Ricky Tandiawan juga mengajukan kasasi ke Mahkamah Agung dengan nomor perkara 2278. K/2013, tanggal 21 Februari 2014, tapi ditolak juga.
Tak sampai di situ. Ricky Tandiawan berusaha melakukan upaya Peninjauan Kembali (PK) hingga tiga kali ke PN Makassar, namun tidak dikabulkan.
Hingga akhirnya, Pengadilan Negeri Makassar mengeluarkan surat eksekusi nomor 50 EKS/2014/PN.Mks. Jo No. 175/Pdt.G/2011/PN.Mks.
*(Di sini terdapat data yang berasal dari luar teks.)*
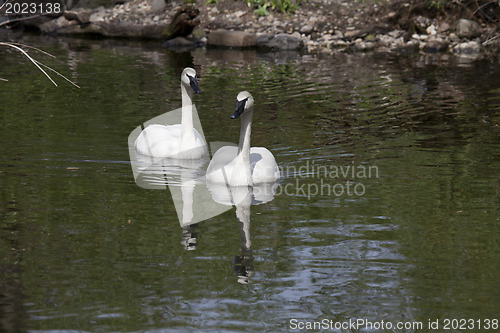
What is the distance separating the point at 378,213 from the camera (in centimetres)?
816

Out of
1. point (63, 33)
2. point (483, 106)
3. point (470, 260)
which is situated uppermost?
point (63, 33)

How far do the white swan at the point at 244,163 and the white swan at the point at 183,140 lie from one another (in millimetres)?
991

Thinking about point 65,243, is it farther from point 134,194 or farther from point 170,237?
point 134,194

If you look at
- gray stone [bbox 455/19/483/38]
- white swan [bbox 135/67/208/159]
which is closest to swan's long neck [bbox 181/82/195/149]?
white swan [bbox 135/67/208/159]

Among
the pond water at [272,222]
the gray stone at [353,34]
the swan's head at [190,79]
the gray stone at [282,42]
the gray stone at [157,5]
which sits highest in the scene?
the gray stone at [157,5]

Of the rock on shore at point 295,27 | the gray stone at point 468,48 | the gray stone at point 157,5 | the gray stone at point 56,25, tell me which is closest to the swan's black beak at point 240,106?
the rock on shore at point 295,27

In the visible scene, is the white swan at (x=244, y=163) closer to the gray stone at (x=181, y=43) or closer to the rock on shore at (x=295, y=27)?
the rock on shore at (x=295, y=27)

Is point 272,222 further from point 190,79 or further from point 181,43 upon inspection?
point 181,43

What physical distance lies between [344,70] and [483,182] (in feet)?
32.9

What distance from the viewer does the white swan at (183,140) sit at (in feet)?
35.1

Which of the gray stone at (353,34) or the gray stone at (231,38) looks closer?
the gray stone at (231,38)

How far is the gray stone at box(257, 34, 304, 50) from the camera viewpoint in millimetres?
23188

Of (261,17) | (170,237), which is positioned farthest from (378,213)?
(261,17)

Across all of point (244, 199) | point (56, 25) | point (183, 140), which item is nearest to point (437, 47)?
point (56, 25)
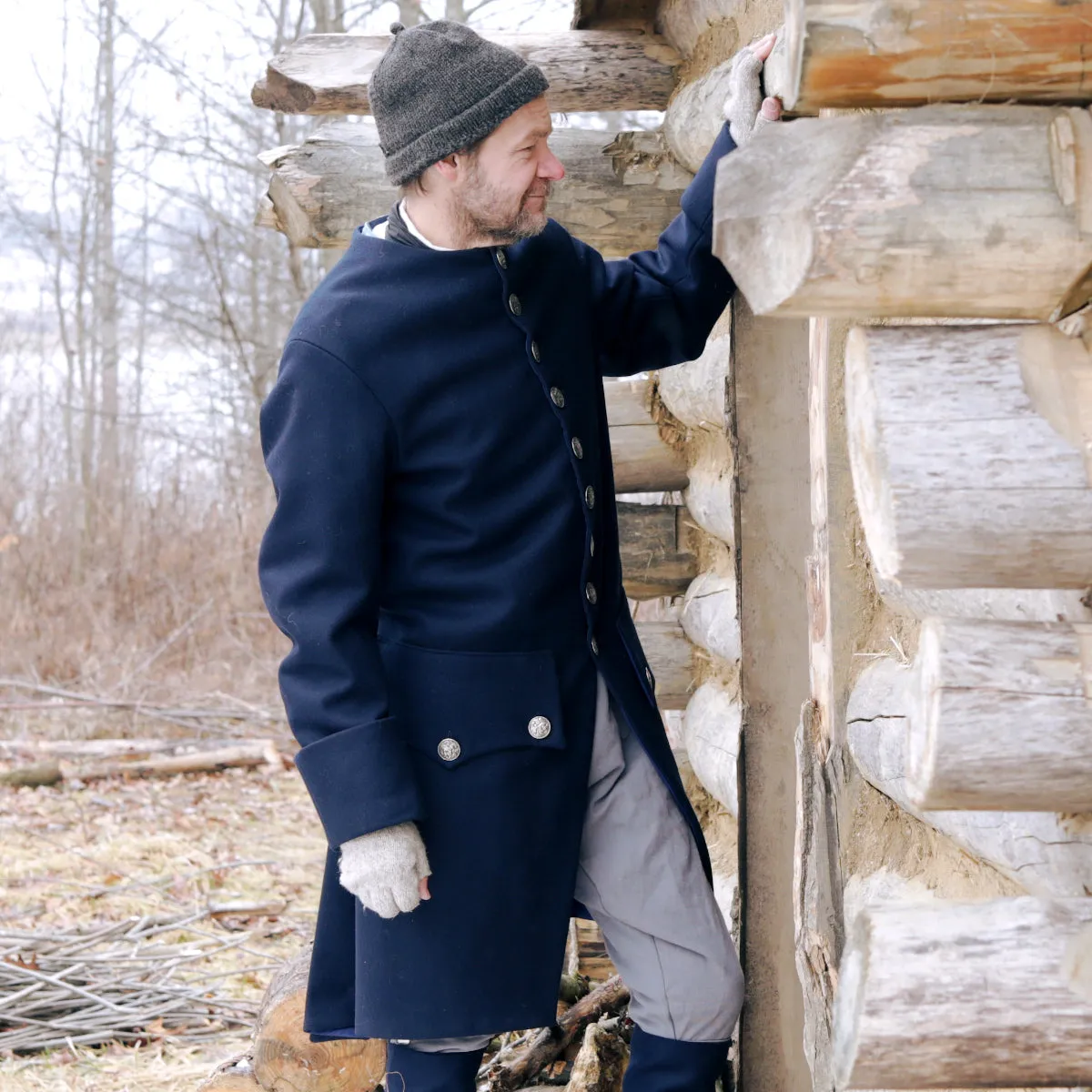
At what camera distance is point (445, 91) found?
2.70 meters

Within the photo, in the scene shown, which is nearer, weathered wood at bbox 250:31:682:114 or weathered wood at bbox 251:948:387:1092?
weathered wood at bbox 251:948:387:1092

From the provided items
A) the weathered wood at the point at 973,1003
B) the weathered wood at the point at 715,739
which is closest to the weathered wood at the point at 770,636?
the weathered wood at the point at 715,739

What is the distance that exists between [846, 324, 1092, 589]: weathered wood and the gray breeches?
3.44ft

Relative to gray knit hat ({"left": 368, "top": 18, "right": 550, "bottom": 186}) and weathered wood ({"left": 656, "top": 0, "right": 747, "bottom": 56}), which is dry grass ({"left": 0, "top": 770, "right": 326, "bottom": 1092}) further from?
weathered wood ({"left": 656, "top": 0, "right": 747, "bottom": 56})

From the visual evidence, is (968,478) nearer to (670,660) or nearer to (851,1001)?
(851,1001)

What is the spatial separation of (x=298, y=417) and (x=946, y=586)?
1244 millimetres

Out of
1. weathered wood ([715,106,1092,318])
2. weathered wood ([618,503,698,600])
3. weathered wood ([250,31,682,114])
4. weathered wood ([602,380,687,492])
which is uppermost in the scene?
weathered wood ([250,31,682,114])

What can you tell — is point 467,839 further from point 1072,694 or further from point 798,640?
point 1072,694

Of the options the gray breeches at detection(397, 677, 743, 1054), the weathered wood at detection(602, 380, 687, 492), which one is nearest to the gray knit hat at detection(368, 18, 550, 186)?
the gray breeches at detection(397, 677, 743, 1054)

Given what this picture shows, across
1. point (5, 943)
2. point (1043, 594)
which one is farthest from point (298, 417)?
point (5, 943)

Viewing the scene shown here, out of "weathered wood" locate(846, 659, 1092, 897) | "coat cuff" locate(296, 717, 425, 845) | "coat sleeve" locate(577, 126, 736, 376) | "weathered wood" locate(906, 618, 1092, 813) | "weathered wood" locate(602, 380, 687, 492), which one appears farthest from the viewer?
"weathered wood" locate(602, 380, 687, 492)

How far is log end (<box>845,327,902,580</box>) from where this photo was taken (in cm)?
188

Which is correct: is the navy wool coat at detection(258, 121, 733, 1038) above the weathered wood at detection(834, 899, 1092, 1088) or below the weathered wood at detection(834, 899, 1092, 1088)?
above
Jo No. 175/Pdt.G.Intv/2011/PN.Mks atas lahan tersebut.
Perseteruan ini mencerminkan kompleksitas persoalan pertanahan yang terjadi di kota-kota besar, yang kerap melibatkan banyak kepentingan.
Meskipun telah ada putusan pengadilan yang berkekuatan hukum tetap, pelaksanaan eksekusi tetap menghadapi tantangan di lapangan.
Hal ini menunjukkan pentingnya transparansi dan kejelasan dalam proses hukum, serta perlunya komunikasi yang baik antara pihak-pihak yang bersengketa untuk mencapai penyelesaian yang adil dan damai.